Wednesday 16 January 2013

How to use Twitter and Facebook to make money from shares - Telegraph.co.uk

However, the company's own Twitter hedge fund was liquidated after just a month, and other similar ventures have also been short-lived. The fund made a 1.85pc return in its first and only month of trading. California-based MarketPsy Capital launched a fund trading on signals from interpreting social media and corporate speeches, but this was also closed.

Despite the closure of the DCM fund, which was mainly down to the tough trading environment, companies are racing to harness the information put out by social media – which typically gives a time advantage to financial traders. For example, Twitter put out the news of Osama bin Laden's death 20 minutes before traditional news outlets.

A social media start-up called Knowsis, launched last year, aims to give traders access to social media information. The company claims to use algorithms to amalgamate financially relevant social conversation into useful information for traders.

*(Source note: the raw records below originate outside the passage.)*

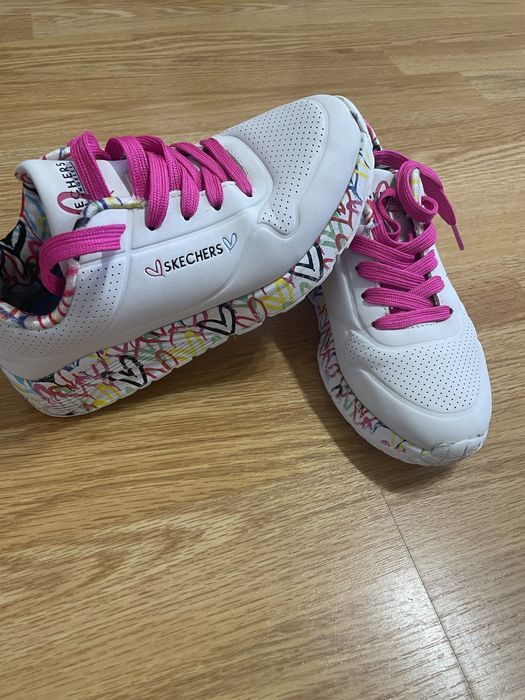 Skechers Lovely Luv fete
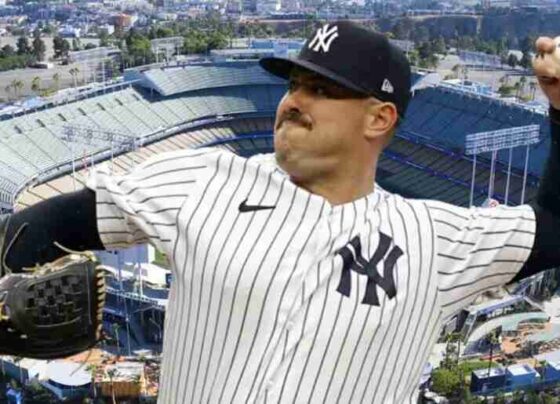 Dodgers adquirió pitcher de Yankees. Este martes los Angeles Dodgers anunciaron la exclusión de Matt Gage, por el jardinero Taylor Tammell.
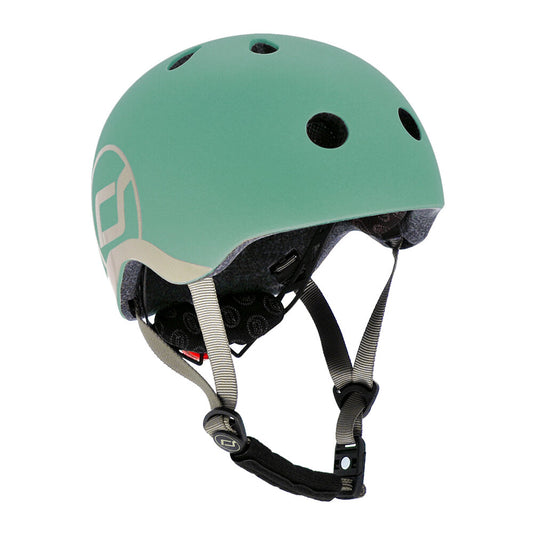 Baby Helmet Xxs-S Forest
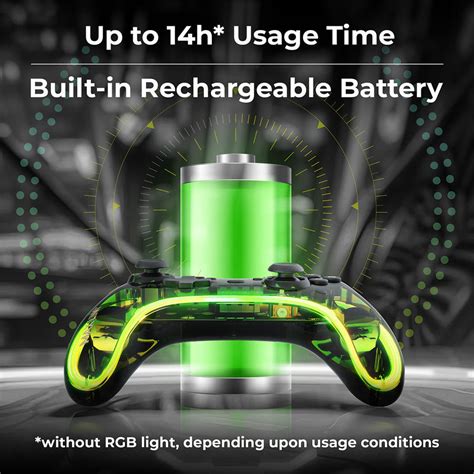 Zebronics Zeb-Max Link Plus - Wireless Gamepad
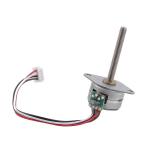 M3*P0.5 Lead Screw 18°/step PM Linear Stepper Motor for Precise Control VSM1519-M3 $1.5~$5/Unit for sale
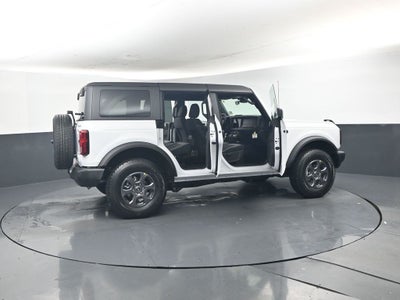 2026 Ford Bronco Big Bend 222A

"Social media is an incredibly powerful platform and the finance world has taken notice. However, from a finance perspective it has its problems," said Oli Freeling-Wilkinson, Knowsis's founder. "It's unstructured, noisy and incredibly hard to keep track of the multiple streams out there. As a consequence, it is extremely difficult to extract value from it efficiently." He said this type of data would "only become more embedded as the next generation of traders and investors rise up through the ranks".

Other companies selling similar data include Dataminr, which provides similar information to companies and governments, and Sntmnt, a Dutch company that claims to reach accuracy levels of 62pc when predicting stock market movements using social media.

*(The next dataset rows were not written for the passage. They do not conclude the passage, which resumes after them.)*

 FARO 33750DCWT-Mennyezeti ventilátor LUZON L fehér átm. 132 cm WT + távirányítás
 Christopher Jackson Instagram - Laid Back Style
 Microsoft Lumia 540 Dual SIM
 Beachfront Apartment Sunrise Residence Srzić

While these start-ups allow corporate entities to have access to social media sentiment, the DCM platform promises to offer it to ordinary investors. It promises to give a score of between one and 100 to a stock, portfolio or sector, based on social media sentiment.

"For the very first time we are connecting this information source to the trading community, opening up the universe of social media data so traders can make more informed buying and selling decisions," Mr Hawtin said. "The big benefit is that our sentiment rating adds another risk mitigation dimension to trading. For instance, if users see a downward movement in the sentiment rating of a stock in which they are perhaps slightly overweight, they can immediately hedge their position."

Academics have produced research that purports to prove that Twitter trends can predict stock market movements. Johan Bollen of Indiana University found that collective mood swings on Twitter could help predict movements in the US stock market.

He measured seven different types of mood and found that spikes in anxiety on Twitter were followed around three days later in dips in share prices. Mr Bollen then licensed the algorithm he used to DCM.

However, the company has now produced its own algorithm rather than using the licensed one.